Ernie came to us today in tears because he is moving out of town today. He worries about his friend (“dad”) Dave and what will become of him. They are losing their place and have nowhere to go but the streets if they stay in town. Moving back north for Ernie would mean having some options for living, but it would mean leaving his “hometown” here in Knoxville. There really are no other options for them, and at one point we even offered to help them leave town. Stable housing is only one of many, many issues that have been a struggle for Ernie. Today, tears flowed as he told us of his plans to leave town and leave Dave behind.

It wasn’t long after we opened in 2019 that Ernie came in with Dave seeking help with housing. Dave had a very large knife on his side and another in his pocket and Ernie was angry and not holding it back too much. Honestly, being brand new to this, we weren’t quite sure how to manage this. Over the next couple of months there were some tough and heated moments where both Dave and Ernie would storm out, more than once, yelling and swearing at us. Today he apologized for that. Today, through tears, he asked us to take care of Dave and make sure he gets a place and doesn’t go back to prison.

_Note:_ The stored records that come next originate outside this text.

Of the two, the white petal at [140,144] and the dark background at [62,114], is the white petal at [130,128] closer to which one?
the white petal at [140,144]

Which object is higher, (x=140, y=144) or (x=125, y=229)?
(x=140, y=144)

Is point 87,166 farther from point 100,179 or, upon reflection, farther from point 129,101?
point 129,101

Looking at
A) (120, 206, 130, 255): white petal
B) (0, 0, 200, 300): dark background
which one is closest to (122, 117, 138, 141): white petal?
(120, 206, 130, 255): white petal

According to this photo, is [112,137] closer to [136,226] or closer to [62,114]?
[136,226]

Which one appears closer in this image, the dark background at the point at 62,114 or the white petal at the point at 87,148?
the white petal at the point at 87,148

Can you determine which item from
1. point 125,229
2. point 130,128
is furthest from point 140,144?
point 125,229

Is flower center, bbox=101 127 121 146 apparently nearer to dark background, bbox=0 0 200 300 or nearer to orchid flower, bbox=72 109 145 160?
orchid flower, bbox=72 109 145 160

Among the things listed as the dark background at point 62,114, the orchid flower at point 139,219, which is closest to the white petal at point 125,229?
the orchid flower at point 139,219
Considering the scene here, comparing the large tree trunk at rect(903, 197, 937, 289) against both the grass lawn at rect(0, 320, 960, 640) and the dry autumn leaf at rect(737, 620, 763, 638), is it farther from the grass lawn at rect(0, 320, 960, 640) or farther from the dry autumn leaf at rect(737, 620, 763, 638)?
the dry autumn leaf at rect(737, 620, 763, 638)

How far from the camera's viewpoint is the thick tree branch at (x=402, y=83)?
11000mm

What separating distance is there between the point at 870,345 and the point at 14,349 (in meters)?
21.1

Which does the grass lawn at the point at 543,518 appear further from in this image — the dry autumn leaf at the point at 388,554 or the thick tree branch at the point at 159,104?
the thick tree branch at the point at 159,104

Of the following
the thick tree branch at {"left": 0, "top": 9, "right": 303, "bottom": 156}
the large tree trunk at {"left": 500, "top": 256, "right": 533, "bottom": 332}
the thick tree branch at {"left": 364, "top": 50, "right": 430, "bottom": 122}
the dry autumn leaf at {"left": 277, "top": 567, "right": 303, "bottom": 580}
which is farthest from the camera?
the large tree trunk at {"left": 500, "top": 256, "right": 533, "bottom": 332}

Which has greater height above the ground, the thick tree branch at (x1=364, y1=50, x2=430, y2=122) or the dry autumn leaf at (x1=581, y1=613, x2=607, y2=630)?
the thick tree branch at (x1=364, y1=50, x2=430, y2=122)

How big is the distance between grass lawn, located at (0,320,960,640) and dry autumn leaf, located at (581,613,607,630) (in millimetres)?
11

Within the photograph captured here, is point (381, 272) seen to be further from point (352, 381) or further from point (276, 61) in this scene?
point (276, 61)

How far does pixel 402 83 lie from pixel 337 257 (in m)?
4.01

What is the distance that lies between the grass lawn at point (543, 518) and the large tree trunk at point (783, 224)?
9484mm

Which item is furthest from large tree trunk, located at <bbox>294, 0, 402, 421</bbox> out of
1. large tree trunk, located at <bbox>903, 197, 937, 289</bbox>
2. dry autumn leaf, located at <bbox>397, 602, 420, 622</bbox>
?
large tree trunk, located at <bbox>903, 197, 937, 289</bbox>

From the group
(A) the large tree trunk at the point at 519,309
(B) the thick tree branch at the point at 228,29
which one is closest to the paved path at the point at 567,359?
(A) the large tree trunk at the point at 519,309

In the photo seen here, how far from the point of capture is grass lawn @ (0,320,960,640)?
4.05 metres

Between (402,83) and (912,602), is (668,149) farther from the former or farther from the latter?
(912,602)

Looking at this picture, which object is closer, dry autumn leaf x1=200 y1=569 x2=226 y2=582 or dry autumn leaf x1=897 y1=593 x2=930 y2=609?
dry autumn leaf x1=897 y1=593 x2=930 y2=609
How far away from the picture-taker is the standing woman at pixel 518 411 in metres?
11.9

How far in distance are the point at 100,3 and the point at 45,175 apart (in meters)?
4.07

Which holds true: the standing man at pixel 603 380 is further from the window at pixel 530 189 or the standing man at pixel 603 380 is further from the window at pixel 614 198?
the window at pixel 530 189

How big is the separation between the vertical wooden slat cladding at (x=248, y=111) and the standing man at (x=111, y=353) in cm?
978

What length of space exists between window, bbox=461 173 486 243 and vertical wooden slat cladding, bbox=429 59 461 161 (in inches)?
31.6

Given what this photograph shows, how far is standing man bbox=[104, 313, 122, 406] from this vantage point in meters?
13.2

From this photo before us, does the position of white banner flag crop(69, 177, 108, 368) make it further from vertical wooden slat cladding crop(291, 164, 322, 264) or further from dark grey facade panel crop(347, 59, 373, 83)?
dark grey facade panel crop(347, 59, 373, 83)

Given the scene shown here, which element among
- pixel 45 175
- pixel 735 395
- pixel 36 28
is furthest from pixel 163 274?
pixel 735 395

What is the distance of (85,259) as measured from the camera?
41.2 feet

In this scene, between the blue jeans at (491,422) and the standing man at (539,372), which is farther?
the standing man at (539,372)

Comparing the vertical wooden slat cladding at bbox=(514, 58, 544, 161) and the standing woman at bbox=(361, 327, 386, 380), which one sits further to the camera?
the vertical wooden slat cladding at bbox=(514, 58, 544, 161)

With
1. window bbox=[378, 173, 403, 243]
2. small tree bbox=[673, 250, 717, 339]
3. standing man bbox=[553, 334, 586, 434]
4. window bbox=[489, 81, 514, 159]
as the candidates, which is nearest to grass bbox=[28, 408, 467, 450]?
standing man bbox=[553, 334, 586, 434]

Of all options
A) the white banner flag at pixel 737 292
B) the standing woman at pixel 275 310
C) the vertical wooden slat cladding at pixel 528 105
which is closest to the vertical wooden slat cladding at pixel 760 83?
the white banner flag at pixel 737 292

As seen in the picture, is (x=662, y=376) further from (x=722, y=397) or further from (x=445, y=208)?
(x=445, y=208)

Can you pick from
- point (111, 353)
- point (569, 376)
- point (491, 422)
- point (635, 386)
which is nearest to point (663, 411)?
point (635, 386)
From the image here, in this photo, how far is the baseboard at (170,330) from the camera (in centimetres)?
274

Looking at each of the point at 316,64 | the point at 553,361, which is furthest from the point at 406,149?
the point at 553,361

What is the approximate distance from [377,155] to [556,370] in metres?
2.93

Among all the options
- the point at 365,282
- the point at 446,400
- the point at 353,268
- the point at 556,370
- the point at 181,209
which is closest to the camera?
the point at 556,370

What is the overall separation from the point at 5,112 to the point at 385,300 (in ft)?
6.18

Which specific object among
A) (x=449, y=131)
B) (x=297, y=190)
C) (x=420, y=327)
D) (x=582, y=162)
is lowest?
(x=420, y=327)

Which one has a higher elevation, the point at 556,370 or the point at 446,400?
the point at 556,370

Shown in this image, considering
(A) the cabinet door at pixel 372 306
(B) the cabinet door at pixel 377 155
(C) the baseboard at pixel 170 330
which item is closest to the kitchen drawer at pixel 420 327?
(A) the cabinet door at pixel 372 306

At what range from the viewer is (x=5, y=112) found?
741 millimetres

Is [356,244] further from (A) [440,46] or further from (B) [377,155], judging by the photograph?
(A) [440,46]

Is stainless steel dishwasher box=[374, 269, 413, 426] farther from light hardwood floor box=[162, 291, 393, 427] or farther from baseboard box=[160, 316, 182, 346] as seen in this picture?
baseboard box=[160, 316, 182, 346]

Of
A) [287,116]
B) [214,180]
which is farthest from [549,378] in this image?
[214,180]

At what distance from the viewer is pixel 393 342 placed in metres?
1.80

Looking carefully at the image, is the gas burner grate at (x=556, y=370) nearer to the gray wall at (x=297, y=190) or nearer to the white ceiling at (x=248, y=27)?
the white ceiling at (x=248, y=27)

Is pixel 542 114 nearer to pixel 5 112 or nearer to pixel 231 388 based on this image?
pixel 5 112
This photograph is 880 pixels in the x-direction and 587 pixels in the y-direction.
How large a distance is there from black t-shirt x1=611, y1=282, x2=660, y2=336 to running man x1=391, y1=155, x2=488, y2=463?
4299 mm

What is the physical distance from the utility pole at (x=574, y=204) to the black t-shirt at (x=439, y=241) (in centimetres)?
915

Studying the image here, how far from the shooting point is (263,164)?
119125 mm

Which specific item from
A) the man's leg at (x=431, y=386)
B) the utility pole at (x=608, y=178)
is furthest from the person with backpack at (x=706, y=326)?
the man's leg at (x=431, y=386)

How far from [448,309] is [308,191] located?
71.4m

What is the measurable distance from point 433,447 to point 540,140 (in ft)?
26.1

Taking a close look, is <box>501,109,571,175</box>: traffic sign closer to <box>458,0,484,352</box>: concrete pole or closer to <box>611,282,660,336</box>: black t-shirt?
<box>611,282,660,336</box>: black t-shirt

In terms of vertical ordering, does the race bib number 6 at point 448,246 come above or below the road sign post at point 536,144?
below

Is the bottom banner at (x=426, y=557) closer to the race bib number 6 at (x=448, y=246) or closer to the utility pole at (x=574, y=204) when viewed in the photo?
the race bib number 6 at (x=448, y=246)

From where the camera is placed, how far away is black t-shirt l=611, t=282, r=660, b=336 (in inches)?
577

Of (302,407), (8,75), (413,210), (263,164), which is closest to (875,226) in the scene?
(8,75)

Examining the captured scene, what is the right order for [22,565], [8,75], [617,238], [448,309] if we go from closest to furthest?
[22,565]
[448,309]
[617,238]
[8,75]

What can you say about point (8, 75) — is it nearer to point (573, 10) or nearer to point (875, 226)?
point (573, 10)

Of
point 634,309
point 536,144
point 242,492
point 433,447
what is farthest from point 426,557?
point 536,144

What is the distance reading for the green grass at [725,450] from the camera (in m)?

In contrast to then, Ernie now is intentional about not swearing, or at least apologizing after he does. Ernie lets down his guard to talk about past hurts from when he was a little kid and trusts us not to judge, not to hurt him. He lets us talk to him about God’s plans for him, share scripture, speak truth over him, to share Jesus’ love for him and how important he is. Today, as hard as it is for him to accept, he felt genuinely loved. We get the chance every day to be the hands and feet of Jesus to the world. We get the chance to love the unloved, hug the unhugged, and listen to the ignored. I think about the people Jesus spent time with, the lowly people he ate meals with, the hated that he called to his side, and the lepers he embraced. I think about how easy it would have been, from day one, to push Ernie and Dave aside and define them by their choices, by their situation, and by how the world defines people like them. Today, Jesus would have hugged Ernie—he would have shown Ernie love—just as we did.